*EXCERPTED PASSAGE*:
By Rupak Sanyal, ASSOCIATED PRESS,October 4, 2005

GANDHINAGAR,
India — Until recently, Madhavi Patel came to work each evening at a
call center in western India, put on her headset and American accent
and spent the night taking calls from Americans about their credit
cards.  Then, Hurricane Rita hit.
    The call center, run by Effective Teleservices of Lufkin,
Texas, set up a hot line for victims of the hurricane, and Miss Patel
and more than 240 of her colleagues began long days and nights fielding
thousands of calls from frantic, scared people affected by the storm
half a world away.

    The employees at the call center in Gandhinagar, the capital
of Gujarat state, are giving Texas residents information about relief
operations and where to get food, gasoline and shelter, said center
director Jim Iyoob, a former Texan.

 …
    One call came from a couple who drove about 60 miles with their
children to flee the oncoming hurricane but ran out of gasoline and
were stuck for six hours.

*TASK*: Please continue the news story about the Gujarat call center that took Hurricane Rita calls, starting right after its last sentence. The entries have nothing to do with this.

(Stored records)
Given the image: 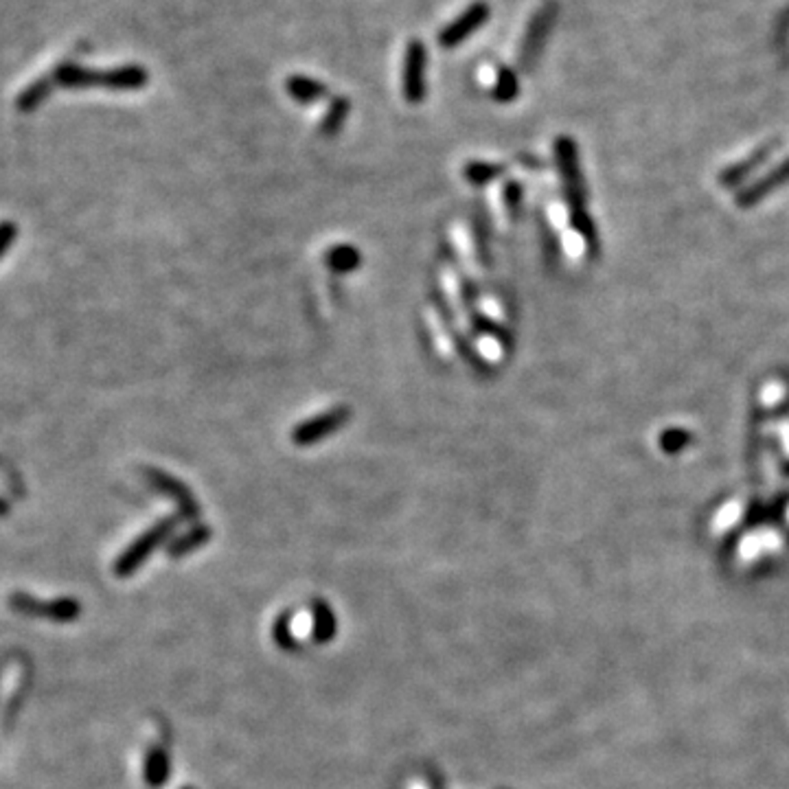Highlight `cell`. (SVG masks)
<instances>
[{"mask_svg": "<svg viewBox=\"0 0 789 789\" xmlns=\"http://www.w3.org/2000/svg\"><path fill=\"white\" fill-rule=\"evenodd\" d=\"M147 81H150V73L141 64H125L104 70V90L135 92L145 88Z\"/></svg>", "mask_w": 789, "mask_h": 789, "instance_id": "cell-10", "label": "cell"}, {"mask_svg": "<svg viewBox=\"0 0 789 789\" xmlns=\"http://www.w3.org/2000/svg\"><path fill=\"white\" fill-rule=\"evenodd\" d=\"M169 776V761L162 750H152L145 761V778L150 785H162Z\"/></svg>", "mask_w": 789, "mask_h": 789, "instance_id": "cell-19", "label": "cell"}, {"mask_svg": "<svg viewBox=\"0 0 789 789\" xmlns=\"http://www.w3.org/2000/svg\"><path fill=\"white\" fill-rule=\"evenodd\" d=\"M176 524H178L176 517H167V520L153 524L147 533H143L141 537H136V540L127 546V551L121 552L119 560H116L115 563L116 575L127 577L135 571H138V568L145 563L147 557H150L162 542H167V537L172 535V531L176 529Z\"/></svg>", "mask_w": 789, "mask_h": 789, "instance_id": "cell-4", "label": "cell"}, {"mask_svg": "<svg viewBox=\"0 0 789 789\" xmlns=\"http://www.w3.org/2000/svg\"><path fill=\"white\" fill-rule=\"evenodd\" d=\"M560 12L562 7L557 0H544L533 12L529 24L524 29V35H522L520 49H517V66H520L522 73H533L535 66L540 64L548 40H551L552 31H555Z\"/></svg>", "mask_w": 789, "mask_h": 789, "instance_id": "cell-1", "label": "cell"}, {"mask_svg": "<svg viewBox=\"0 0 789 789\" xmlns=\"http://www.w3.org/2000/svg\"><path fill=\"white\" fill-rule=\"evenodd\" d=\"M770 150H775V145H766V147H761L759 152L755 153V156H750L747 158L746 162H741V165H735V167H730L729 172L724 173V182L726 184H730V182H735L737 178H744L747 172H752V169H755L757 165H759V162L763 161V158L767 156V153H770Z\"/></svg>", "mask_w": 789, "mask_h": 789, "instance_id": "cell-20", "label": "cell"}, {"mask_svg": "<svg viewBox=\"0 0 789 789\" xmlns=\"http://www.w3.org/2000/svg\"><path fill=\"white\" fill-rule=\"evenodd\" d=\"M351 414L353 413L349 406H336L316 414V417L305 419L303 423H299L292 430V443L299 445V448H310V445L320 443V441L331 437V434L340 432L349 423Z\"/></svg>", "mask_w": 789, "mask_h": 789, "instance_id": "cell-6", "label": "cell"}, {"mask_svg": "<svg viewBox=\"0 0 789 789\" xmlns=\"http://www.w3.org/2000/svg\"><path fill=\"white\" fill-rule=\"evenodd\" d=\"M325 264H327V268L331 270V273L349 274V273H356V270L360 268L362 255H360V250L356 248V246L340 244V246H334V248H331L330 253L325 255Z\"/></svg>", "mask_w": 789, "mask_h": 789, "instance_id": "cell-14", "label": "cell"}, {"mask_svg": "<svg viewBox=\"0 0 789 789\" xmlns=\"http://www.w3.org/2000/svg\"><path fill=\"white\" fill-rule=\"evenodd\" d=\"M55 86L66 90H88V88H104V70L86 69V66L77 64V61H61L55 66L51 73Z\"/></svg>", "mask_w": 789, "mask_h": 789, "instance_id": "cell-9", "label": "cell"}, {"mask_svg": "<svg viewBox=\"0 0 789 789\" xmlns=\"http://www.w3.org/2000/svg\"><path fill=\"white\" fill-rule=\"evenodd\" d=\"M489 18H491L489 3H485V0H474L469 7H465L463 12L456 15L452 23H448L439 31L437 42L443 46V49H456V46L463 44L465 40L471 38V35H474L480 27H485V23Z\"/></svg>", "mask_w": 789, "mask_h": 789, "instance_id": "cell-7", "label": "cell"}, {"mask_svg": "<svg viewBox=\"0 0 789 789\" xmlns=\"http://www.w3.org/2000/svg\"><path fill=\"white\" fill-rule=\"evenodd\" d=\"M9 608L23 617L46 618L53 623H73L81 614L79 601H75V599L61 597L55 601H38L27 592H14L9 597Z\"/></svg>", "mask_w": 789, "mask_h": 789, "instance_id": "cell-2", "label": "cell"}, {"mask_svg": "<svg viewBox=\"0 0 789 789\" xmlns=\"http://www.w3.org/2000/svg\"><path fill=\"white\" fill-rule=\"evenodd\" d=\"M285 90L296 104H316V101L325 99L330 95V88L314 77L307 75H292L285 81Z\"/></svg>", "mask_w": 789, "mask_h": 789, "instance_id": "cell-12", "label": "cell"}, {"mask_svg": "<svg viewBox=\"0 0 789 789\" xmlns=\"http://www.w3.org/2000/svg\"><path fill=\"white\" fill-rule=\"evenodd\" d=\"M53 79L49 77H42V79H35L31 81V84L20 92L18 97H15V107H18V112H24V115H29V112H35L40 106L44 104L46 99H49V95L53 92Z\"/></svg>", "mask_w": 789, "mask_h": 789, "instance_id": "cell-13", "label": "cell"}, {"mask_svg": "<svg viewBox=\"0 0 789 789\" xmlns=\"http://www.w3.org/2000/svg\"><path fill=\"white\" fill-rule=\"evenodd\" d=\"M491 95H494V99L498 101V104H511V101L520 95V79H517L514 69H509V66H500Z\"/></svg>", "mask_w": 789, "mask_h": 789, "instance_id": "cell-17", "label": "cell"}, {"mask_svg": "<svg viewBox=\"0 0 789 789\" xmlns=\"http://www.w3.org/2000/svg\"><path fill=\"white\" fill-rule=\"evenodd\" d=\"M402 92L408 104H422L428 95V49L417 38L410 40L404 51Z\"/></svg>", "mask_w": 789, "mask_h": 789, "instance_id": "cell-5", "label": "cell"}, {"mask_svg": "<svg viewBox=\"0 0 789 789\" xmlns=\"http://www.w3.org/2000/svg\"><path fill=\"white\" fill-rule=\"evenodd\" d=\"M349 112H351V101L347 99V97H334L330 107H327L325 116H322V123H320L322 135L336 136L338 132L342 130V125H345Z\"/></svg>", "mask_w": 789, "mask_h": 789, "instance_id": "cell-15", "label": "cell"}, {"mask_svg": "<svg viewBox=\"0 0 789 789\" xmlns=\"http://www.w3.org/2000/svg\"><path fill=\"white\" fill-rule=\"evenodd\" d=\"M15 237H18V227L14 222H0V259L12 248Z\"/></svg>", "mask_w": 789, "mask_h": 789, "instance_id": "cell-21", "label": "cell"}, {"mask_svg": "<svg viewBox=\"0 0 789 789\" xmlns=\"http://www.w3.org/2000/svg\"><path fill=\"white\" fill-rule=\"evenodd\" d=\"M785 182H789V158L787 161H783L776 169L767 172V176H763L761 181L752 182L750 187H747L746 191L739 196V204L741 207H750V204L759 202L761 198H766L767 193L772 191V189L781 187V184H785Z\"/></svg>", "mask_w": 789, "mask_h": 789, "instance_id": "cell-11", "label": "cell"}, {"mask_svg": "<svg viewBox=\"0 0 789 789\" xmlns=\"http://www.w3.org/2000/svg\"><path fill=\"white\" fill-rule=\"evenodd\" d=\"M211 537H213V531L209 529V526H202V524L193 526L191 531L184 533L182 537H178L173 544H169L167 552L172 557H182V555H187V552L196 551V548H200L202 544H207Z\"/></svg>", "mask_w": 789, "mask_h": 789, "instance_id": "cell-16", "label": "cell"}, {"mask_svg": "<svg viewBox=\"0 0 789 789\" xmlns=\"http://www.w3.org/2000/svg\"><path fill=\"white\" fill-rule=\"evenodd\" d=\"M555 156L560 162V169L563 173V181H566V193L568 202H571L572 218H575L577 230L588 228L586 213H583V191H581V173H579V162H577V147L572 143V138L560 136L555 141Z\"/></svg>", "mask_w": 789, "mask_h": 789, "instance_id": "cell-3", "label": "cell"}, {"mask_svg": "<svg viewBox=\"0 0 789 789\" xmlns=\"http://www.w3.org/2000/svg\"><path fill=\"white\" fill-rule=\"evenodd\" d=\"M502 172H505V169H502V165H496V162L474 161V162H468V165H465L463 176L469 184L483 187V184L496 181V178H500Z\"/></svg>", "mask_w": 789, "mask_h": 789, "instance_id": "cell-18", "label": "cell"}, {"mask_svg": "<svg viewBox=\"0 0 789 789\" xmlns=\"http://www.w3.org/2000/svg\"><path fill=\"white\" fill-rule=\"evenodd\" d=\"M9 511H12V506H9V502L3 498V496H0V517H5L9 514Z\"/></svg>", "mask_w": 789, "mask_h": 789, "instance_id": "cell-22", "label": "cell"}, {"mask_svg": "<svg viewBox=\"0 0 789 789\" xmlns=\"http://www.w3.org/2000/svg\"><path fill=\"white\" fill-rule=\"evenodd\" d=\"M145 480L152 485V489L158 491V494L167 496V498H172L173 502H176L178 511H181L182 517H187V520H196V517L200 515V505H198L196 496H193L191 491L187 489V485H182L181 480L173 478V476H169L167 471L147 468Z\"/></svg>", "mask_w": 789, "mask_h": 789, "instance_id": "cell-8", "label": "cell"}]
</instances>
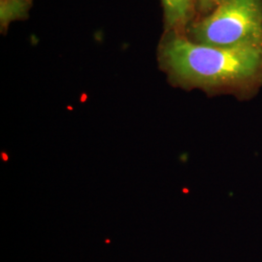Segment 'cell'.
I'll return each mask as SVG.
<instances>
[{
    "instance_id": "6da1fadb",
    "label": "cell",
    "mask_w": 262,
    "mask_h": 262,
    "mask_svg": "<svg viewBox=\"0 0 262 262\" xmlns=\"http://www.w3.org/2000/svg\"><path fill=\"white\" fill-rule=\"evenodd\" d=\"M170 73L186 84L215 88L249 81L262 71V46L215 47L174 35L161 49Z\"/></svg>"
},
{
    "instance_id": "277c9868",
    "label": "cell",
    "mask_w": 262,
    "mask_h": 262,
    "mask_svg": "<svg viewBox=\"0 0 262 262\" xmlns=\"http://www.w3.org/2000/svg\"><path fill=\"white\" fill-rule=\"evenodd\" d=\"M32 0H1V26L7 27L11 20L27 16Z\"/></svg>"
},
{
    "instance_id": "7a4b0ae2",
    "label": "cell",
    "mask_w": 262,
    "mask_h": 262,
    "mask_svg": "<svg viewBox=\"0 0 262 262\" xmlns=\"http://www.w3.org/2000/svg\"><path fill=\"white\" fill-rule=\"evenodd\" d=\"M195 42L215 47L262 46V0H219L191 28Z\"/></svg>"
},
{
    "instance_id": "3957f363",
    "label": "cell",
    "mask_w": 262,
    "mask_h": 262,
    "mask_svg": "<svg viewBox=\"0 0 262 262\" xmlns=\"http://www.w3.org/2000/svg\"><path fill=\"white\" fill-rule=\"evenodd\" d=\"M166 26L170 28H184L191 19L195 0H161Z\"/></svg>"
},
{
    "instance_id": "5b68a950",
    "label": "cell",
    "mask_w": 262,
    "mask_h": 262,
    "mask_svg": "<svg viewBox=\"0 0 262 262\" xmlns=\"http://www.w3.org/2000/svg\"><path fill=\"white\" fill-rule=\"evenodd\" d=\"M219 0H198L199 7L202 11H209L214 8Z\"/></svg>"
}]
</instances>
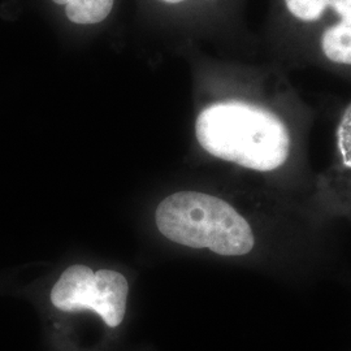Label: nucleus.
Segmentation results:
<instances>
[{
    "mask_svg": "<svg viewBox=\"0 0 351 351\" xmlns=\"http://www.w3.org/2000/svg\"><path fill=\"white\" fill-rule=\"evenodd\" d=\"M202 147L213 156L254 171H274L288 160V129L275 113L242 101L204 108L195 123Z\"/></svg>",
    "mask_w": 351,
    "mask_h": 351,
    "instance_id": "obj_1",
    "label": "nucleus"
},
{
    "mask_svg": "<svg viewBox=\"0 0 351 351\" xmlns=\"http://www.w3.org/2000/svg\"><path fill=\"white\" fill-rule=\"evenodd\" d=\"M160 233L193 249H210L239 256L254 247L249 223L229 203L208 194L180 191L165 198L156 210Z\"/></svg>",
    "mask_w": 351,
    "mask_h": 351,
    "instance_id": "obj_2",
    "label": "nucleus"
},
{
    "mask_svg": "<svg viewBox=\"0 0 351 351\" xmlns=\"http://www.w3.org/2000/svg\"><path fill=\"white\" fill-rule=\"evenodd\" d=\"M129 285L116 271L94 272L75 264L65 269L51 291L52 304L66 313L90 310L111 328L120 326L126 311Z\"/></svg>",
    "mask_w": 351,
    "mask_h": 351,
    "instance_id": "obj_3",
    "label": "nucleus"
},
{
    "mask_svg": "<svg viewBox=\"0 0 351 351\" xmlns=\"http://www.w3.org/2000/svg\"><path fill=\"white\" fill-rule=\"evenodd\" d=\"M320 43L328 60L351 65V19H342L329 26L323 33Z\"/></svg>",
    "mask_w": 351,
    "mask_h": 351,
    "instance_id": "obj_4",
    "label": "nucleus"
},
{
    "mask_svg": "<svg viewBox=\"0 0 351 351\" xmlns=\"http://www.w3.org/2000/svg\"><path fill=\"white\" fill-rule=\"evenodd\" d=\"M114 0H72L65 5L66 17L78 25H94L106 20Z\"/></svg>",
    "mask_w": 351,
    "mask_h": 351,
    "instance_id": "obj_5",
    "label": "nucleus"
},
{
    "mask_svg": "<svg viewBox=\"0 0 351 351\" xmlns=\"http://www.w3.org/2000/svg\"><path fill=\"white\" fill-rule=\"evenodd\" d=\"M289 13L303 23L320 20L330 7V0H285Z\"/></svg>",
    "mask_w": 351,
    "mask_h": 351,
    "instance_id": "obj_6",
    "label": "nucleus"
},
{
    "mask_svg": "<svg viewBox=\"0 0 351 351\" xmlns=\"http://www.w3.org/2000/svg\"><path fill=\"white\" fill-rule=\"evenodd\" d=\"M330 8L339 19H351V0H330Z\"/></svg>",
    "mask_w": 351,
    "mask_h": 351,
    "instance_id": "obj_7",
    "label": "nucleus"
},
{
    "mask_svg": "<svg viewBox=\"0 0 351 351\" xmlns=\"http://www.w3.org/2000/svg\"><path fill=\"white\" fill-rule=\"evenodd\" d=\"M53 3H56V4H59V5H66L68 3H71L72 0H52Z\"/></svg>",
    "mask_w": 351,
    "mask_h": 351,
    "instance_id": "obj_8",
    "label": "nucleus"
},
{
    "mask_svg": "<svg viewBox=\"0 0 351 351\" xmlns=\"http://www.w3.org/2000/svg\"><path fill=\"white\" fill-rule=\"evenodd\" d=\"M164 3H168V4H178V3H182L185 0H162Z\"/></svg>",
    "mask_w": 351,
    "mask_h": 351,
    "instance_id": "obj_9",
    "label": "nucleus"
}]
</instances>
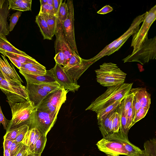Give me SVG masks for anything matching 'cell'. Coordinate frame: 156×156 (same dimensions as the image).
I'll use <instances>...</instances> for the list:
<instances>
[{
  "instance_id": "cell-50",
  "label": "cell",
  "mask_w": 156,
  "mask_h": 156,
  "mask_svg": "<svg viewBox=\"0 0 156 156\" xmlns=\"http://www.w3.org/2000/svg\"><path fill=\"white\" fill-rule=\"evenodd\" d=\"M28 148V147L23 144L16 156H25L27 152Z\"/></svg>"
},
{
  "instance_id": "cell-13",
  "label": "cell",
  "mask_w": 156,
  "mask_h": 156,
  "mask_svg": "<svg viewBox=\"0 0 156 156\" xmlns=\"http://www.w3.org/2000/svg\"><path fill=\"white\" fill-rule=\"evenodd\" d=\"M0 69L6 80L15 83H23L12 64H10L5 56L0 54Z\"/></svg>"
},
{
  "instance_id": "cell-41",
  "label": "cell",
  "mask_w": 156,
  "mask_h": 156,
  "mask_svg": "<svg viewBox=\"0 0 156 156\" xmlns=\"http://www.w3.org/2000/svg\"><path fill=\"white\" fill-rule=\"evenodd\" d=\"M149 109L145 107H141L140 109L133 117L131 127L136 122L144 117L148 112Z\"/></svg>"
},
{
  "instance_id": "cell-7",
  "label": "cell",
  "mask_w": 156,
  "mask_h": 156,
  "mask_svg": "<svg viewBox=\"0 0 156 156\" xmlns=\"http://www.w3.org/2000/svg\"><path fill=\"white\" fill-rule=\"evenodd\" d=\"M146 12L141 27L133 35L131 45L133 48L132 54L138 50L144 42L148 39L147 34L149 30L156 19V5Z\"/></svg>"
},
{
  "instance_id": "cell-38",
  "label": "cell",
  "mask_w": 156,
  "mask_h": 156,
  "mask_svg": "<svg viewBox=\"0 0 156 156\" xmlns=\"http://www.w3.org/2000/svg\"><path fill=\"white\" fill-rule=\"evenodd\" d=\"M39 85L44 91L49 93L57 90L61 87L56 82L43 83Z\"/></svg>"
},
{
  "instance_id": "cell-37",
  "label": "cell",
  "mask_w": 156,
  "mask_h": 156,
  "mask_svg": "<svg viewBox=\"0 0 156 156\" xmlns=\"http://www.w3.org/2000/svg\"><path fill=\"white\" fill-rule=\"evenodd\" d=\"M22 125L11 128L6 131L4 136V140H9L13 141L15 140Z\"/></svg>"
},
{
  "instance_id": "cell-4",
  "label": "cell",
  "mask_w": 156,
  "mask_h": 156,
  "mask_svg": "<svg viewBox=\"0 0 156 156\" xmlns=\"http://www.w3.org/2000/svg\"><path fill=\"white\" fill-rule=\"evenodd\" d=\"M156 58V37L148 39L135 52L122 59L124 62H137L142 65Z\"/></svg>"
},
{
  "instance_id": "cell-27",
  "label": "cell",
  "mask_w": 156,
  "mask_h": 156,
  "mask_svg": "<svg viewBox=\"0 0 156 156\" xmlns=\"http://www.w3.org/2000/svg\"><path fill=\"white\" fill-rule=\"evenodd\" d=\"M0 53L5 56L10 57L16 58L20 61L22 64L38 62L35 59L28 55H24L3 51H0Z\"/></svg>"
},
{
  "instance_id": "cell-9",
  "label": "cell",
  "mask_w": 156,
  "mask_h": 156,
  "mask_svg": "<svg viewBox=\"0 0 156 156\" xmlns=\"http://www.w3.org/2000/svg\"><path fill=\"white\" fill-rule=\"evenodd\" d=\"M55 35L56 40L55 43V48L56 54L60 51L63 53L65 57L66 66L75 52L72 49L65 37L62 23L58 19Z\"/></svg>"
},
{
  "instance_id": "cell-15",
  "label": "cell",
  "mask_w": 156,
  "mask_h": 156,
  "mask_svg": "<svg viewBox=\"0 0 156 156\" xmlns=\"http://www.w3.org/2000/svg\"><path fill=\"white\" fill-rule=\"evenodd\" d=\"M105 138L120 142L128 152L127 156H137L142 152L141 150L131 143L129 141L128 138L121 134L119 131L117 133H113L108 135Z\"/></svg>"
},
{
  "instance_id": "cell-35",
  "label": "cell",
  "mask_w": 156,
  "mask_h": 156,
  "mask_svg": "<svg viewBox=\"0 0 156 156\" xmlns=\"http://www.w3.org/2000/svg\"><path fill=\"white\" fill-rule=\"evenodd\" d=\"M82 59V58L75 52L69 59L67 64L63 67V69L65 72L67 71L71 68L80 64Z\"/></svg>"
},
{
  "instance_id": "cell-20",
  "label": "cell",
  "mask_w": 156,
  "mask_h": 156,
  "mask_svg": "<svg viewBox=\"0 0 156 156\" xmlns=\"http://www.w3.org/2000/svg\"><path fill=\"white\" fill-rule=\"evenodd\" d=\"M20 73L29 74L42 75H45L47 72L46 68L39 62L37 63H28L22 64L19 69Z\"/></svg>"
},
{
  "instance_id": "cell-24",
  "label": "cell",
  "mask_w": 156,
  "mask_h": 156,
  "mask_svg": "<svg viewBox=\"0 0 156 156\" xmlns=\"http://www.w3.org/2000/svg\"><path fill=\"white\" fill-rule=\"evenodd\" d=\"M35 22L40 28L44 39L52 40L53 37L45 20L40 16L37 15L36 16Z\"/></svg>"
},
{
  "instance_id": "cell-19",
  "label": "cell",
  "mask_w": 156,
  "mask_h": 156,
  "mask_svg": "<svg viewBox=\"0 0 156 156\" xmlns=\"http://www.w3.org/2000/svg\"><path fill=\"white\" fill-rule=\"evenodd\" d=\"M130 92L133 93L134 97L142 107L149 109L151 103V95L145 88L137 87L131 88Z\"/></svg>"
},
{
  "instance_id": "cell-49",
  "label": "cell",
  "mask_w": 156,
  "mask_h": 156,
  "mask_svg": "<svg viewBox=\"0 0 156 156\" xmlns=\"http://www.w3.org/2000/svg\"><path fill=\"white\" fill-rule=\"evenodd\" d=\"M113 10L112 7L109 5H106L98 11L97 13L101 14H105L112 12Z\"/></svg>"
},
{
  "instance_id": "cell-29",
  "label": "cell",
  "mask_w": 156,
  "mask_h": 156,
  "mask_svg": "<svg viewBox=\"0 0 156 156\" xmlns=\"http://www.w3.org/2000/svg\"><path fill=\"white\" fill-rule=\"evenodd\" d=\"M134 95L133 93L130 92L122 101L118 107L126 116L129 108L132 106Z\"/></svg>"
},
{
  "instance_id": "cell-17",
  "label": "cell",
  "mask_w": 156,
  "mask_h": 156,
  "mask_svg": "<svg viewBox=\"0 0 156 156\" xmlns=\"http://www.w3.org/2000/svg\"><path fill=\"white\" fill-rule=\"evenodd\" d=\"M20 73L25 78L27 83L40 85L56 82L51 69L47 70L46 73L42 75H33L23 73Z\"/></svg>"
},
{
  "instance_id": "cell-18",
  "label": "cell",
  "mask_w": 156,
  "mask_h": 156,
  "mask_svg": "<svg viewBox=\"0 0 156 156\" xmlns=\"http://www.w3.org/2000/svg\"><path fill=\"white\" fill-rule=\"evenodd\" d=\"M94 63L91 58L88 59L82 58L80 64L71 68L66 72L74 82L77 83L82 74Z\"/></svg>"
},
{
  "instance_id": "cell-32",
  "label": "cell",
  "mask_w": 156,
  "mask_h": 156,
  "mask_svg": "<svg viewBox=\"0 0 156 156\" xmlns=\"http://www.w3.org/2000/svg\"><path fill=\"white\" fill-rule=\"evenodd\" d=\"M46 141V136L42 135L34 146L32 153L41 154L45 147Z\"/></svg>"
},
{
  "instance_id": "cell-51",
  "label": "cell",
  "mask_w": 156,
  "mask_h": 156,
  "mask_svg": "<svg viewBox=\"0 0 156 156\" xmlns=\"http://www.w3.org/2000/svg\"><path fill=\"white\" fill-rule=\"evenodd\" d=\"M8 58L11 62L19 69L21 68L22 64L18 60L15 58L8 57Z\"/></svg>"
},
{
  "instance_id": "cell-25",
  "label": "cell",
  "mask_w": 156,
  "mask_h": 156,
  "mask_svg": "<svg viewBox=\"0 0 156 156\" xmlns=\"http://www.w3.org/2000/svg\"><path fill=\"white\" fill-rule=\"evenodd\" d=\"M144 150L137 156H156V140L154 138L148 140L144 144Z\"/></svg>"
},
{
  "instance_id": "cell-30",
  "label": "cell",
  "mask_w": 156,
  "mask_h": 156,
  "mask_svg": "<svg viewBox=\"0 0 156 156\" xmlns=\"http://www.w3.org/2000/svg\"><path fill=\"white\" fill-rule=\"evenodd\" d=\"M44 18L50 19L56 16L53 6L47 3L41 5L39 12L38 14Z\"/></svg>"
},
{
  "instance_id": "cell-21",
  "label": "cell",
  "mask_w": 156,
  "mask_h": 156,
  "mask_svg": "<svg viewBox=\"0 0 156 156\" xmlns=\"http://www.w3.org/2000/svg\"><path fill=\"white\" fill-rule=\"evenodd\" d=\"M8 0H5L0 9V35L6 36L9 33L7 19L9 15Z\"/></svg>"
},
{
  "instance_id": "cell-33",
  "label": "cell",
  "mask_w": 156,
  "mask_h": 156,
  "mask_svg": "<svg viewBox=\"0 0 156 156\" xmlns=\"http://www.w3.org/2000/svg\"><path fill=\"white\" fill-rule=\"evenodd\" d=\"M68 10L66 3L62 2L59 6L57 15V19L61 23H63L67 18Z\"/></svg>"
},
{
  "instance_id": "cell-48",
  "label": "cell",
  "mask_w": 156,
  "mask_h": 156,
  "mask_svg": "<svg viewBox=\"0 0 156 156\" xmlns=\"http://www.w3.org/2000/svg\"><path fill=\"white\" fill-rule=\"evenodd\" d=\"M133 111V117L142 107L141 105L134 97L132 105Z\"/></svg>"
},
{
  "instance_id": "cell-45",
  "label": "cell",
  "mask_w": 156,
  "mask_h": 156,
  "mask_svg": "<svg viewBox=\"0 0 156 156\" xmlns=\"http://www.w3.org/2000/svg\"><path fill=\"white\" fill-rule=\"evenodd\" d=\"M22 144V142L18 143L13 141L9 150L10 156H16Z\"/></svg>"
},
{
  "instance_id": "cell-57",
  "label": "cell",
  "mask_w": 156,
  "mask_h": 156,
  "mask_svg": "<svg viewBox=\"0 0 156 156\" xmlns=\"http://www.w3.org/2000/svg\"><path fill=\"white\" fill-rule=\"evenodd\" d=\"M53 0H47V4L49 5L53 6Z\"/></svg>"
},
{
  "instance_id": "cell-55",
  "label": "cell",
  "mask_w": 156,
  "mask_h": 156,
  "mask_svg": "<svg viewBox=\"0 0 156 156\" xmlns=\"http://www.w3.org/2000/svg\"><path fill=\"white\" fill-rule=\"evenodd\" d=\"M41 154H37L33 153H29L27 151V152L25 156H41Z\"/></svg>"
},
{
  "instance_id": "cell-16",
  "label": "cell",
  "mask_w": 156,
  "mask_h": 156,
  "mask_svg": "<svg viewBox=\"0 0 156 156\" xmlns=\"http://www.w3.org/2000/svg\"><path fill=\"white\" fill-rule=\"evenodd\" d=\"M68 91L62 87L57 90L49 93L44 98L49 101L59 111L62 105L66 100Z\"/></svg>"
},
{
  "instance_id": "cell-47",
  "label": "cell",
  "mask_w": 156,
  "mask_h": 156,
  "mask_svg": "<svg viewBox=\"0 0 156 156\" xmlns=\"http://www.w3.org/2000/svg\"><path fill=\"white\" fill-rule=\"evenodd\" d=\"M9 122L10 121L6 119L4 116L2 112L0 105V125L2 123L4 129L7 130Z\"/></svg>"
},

*RESPONSE BELOW*:
    The hot line directed them to a gas station a
few miles away, Mr. Iyoob said.  The couple later called back to
thank the call center operators, he said.
    …
    “We have taken up the responsibility to save people’s lives,
but we are not here to see our names printed in newspapers,” she said.

    Mr. Iyoob, a member of the company’s board,
said employees were given two hours of training before the hot line
opened.

    “Once upon a time, years back, I used to live in Texas and
never thought that being in Gujarat in India, I would be able to give
it something in return,” he said.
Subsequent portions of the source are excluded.